1 Generalized reciprocity

  • Martin Sustrik summarises Herrmann, Thöni and Gächter Anti-social punishment

    There’s a trope among the Slovak intellectual elite depicting an average Slovak as living in a village, sitting in a local pub, drinking Borovička, criticizing everyone and everything but not willing to lift a finger to improve things. Moreover, it is assumed that if you actually tried to make things better, said individual would throw dirt at you and place obstacles in your way.

    I always assumed that this caricature was silly. It was partly because I have a soft spot for Slovak rural life but mainly because such behaviour makes absolutely no sense from a game-theoretical point of view. If a do-gooder is stupid enough to try to altruistically improve your life, why go into the trouble of actively opposing them? Why not just sit safely hidden in the pub, drink some more Borovička and wait until they are done?

    Well, it turns out that things are far more complex than I thought.[…] Herrmann, Thöni and Gächter found out that participants in some societies were engaging in what they’ve called “anti-social punishment”. They were punishing cooperators! […]

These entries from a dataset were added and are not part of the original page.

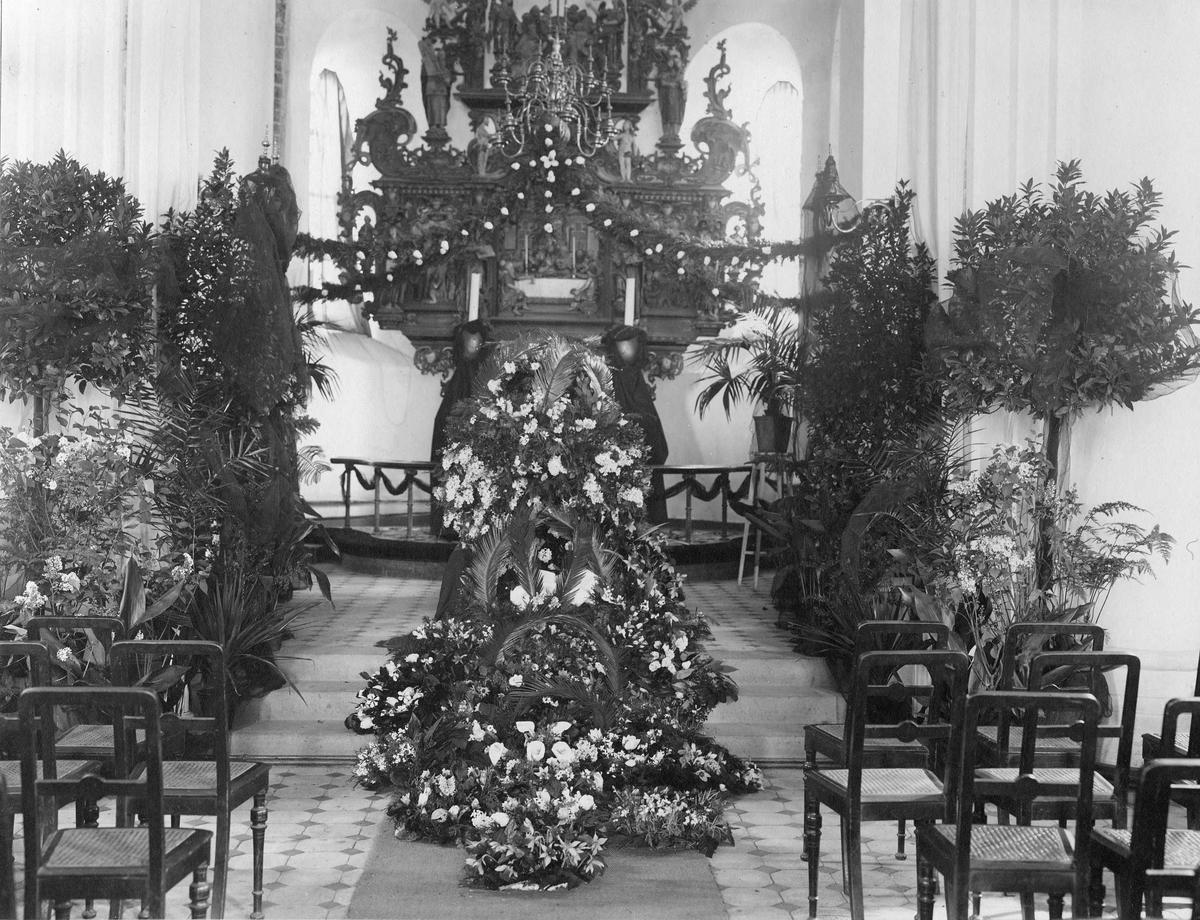 Kirke, interiør, begravelse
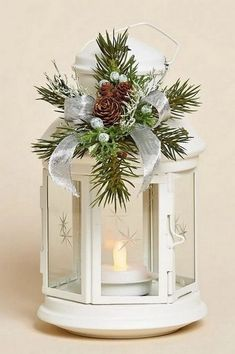 Weihnachten 30 unique Christmas lanterns to make yourself! Christmas Candles, Rustic Christmas, Simple Christmas, Christmas Lights, Christmas Wreaths, Christmas Crafts, Christmas Ornaments, Christmas Ideas, Outdoor Christmas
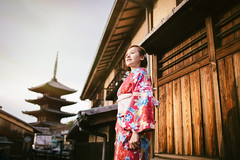 BI0X1732 (Four_cats) Tags: portrait japan 35mm kyoto 京都 日本 清水寺 着物 關西 関西 和服 三年坂 二年坂 canonef35mmf14lusm きょうと 八坂塔 岡本織物 キモノ canoneos1dx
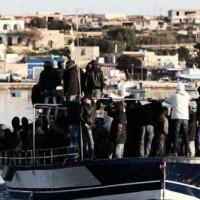 sbarco migranti 640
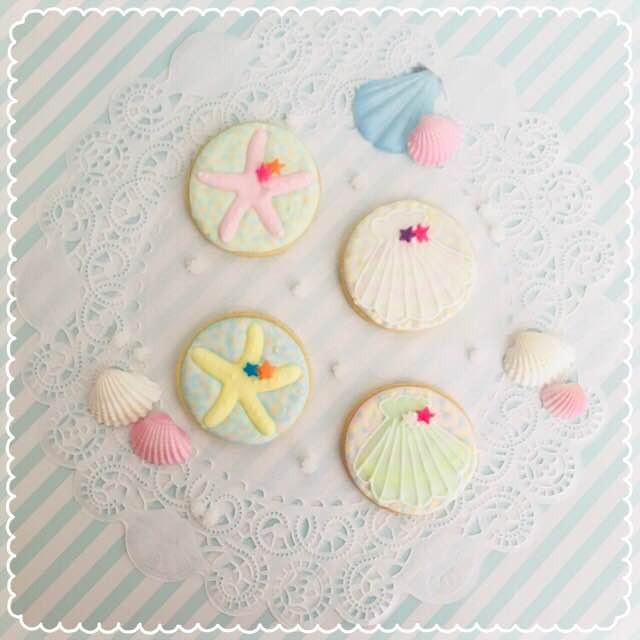 シェルとヒトデの夏らしいアイシングクッキー…パステルな色合いで毎年人気のアイシングクッキーです!>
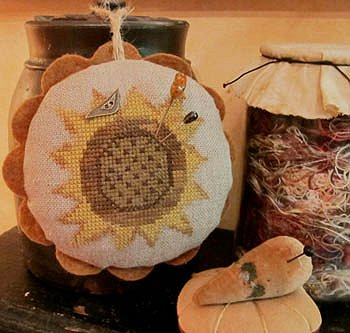 Homespun Elegance - Sunflower  Love Pin Cushion MAIN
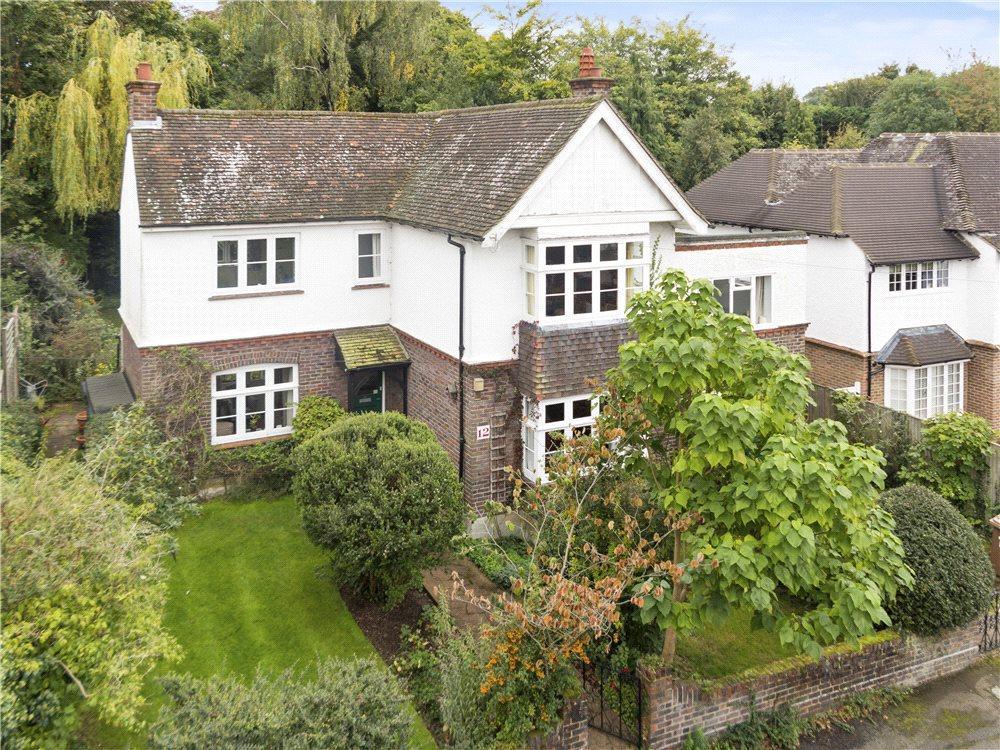 5 Bedrooms Detached House for sale in Ennismore Avenue, Guildford, Surrey, GU1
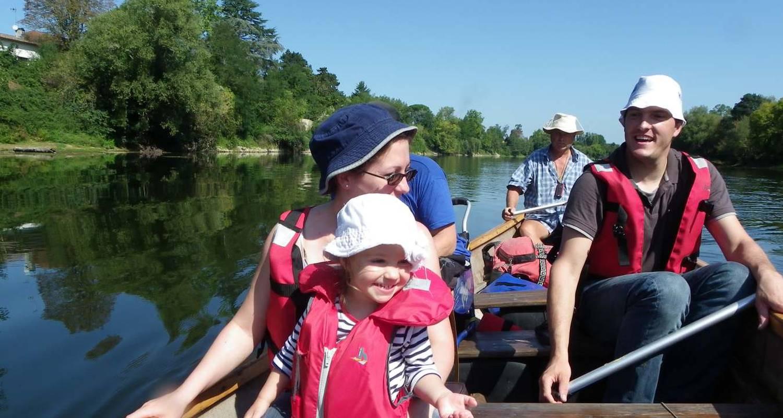 Activity: canoe rabaska in port-sainte-foy-et-ponchapt (128163)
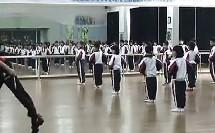 小学二年级音乐形体课《擦地绷脚组合》(讲授类)(小学音乐微课示范课展示教学片段视频专辑)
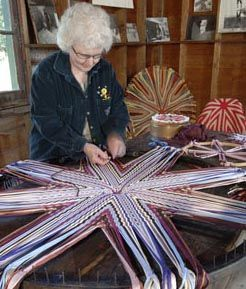 Tauny Pbs Folk Art Series Rug Loomwagon Wheelshandmade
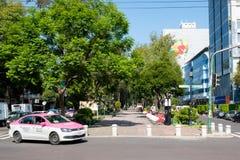 Alvaro Obregon aveny på den trendiga Roma Norte grannskapen i Mexico - stad arkivfoton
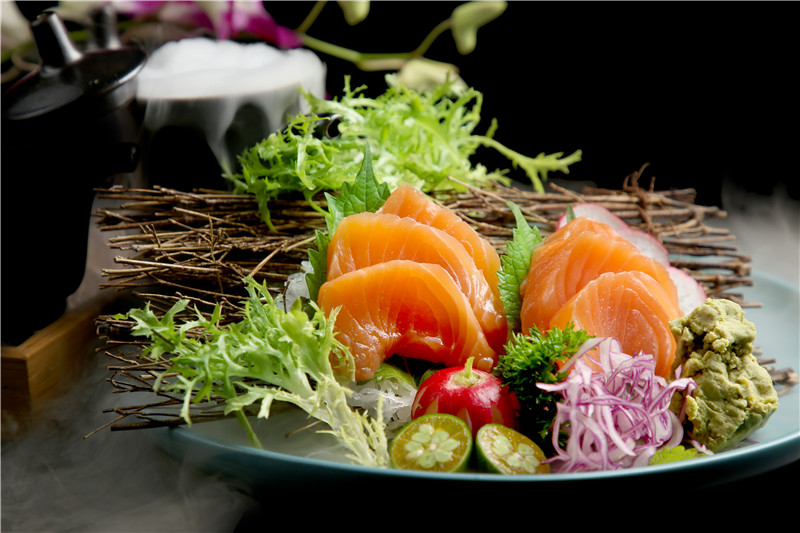 日本料理店 中国の二、三線都市で盛んに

    The authors then try to find out which aspects of society are correlated with the high anti-social punishment rate:

    With respect to antisocial punishment, we found that both norms of civic cooperation and rule of law are significantly negatively correlated with punishment (at P < 0.05). In other words, antisocial punishment is harsher in participant pools from societies with weak norms of civic cooperation and a weak rule of law. Additional analyses show that antisocial punishment also varies highly significantly with a variety of indicators developed by social scientists in order to characterise societies. Thus, the extent of antisocial punishment is most likely affected by the wider societal background.

  • The Tragedy of the Commons in a Violent World by P. Sekeris (2014) discussed at A Fine Theorem.

  • Robin Hanson, in Foragers and farmers, does not turn such a fine phrase, but proposes other interesting axes to vivisect cooperation along.

    But when the group was stressed and threatened by dominators, outsiders, or famine, the collective view mattered less, and people reverted to more general Machiavellian social strategies. Then it mattered more who had what physical resources and strength, and what personal allies. People leaned toward projecting toughness instead of empathy And they demanded stronger signals of loyalty, such as conformity, and were more willing to suspect people of disloyalty. Subgroups and non-conformity became more suspect, including subgroups that consistently argued together for unpopular positions.

Figure 2

2 Status

An interesting first-order approximation to a mechanism explaining how we cooperate. See status.

Figure 3

3 Germs and cooperation

Is culture just a side effect of the struggle to avoid disease? A cute hypothesis told popsci-style:

If you were to live in such a pathogenically diverse place, you and your family would likely develop a resistance or immunity to your local parasites. But that defence might be useless if you were to move in with a group just a short distance away—or if a stranger, carrying a foreign pathogen load, were to insinuate himself into your clan. In such places, then, it would be important for neighbouring groups to be able to tell the difference between “us” and “them.” With that thought in mind, Thornhill and his colleagues made a prediction: that regions with a balkanized landscape of localized parasites would in turn display a balkanized landscape of localized customs and conspicuous cultural differences among human populations—dialects, unique religious displays, distinctive art and music, and the like. While there is much more research to be done, early findings suggest that—particularly when it comes to the development of local languages and religions—pathogen stress does appear to spawn cultural diversity.

The confounding should be clear in this one, but I suppose it merits looking into. I am curious about the correlations they found, even if I am a priori sceptical of the causation that is their hypothesis, testability thereof etc.

4 Neurological basis for

Figure 4

I know nothing about this. A brief search reveals some fun publications although with a strident and simple tone that makes me suspicious that there might be a bit of pop psychology peer-review-by-media dynamic. e.g. Love hormone’ oxytocin carries unexpected side effect (Cardoso, Ellenbogen, and Linnen 2014):

Our study proves that the hormone ramps up innate social reasoning skills, resulting in an emotional oversensitivity that can be detrimental in those who don’t have any serious social deficiencies.

5 Mechanism design for

Bookmarked: Shapley values, from cooperative game theory.